◆ **TEKS PILIHAN**:
Bus otonom, Angkutan Umum Impian Jokowi untuk Ibu Kota Baru
Presiden Jokowi mengatakan, transportasi massal di ibu kota baru akan menggunakan teknologi otonom (autonomous), alias dikemudikan tanpa awak. Pemerintah menargetkan operasional kendaraan otonom di Penajam Paser Utara dan Kutai Kertanegara pada 2024.
“Kami mau bangun di sana transportasi umumnya, massalnya, adalah autonomous,” kata Jokowi di Rafles Hotel, Jakarta, Rabu (15/1).
Untuk tahap awal, kendaraan tanpa awak yang akan dioperasikan yakni berjenis bus. Sebab, berbeda dengan kereta, tidak ada infrastuktur khusus yang harus dibangun untuk operasional bus. Kendaraan itu akan beroperasi di jalan tol yang menghubungkan Balikpapan dan ibu kota baru.
Atas dasar itu, ia menilai biaya untuk penerapan kendaraan otonom ini tidak akan terlalu mahal. "Ini tidak semahal kalau kita harus membangun LRT dan MRT," kata kata Menteri Perhubungan Budi Karya Sumadi di Kompleks Istana Kepresidenan, Jakarta.

◆ **SOAL**:
Kutip kembali seluruh teks tentang bus otonom di atas secara utuh tanpa mengubah apa pun. Entri yang menyertai teks tentang bus otonom ini tidak perlu digunakan.

◆ **INFORMASI YANG DIBERIKAN**:

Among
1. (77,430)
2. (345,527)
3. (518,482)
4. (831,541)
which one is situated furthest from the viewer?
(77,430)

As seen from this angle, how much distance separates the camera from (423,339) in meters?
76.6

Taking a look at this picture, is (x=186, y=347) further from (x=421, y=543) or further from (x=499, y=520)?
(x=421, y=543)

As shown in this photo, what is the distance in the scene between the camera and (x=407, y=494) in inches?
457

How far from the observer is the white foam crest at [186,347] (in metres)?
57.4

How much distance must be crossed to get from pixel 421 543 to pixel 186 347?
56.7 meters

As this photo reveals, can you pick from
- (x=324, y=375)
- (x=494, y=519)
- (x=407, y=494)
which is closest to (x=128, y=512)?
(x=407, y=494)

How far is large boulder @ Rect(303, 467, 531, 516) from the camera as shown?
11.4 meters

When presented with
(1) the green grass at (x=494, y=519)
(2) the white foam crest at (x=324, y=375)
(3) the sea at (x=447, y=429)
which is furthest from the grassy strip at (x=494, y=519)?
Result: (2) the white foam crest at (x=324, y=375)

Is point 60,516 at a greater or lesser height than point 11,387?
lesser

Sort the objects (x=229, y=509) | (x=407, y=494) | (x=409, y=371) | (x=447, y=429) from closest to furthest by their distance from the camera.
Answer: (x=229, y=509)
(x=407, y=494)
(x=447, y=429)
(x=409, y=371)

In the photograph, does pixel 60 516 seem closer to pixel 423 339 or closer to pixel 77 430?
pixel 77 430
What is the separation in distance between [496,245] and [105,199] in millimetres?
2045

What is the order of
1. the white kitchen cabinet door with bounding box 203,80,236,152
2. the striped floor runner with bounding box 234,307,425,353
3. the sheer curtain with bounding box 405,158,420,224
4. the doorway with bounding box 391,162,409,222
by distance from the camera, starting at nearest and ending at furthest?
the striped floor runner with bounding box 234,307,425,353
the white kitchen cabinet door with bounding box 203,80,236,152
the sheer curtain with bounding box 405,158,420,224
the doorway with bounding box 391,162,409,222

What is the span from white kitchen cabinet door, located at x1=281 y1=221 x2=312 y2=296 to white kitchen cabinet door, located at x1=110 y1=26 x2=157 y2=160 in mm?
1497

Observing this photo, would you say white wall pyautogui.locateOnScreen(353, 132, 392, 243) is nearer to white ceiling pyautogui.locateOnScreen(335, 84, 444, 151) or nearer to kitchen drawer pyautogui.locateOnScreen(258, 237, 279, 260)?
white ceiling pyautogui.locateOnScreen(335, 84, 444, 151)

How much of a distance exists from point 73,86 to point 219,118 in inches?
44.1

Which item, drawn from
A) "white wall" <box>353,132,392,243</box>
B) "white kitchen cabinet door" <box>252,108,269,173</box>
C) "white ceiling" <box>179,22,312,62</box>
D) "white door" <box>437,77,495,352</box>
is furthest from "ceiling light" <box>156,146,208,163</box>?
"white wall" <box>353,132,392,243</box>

◆ **HASIL AKHIR**:
Bus otonom, Angkutan Umum Impian Jokowi untuk Ibu Kota Baru
Presiden Jokowi mengatakan, transportasi massal di ibu kota baru akan menggunakan teknologi otonom (autonomous), alias dikemudikan tanpa awak. Pemerintah menargetkan operasional kendaraan otonom di Penajam Paser Utara dan Kutai Kertanegara pada 2024.
“Kami mau bangun di sana transportasi umumnya, massalnya, adalah autonomous,” kata Jokowi di Rafles Hotel, Jakarta, Rabu (15/1).
Untuk tahap awal, kendaraan tanpa awak yang akan dioperasikan yakni berjenis bus. Sebab, berbeda dengan kereta, tidak ada infrastuktur khusus yang harus dibangun untuk operasional bus. Kendaraan itu akan beroperasi di jalan tol yang menghubungkan Balikpapan dan ibu kota baru.
Atas dasar itu, ia menilai biaya untuk penerapan kendaraan otonom ini tidak akan terlalu mahal. "Ini tidak semahal kalau kita harus membangun LRT dan MRT," kata kata Menteri Perhubungan Budi Karya Sumadi di Kompleks Istana Kepresidenan, Jakarta.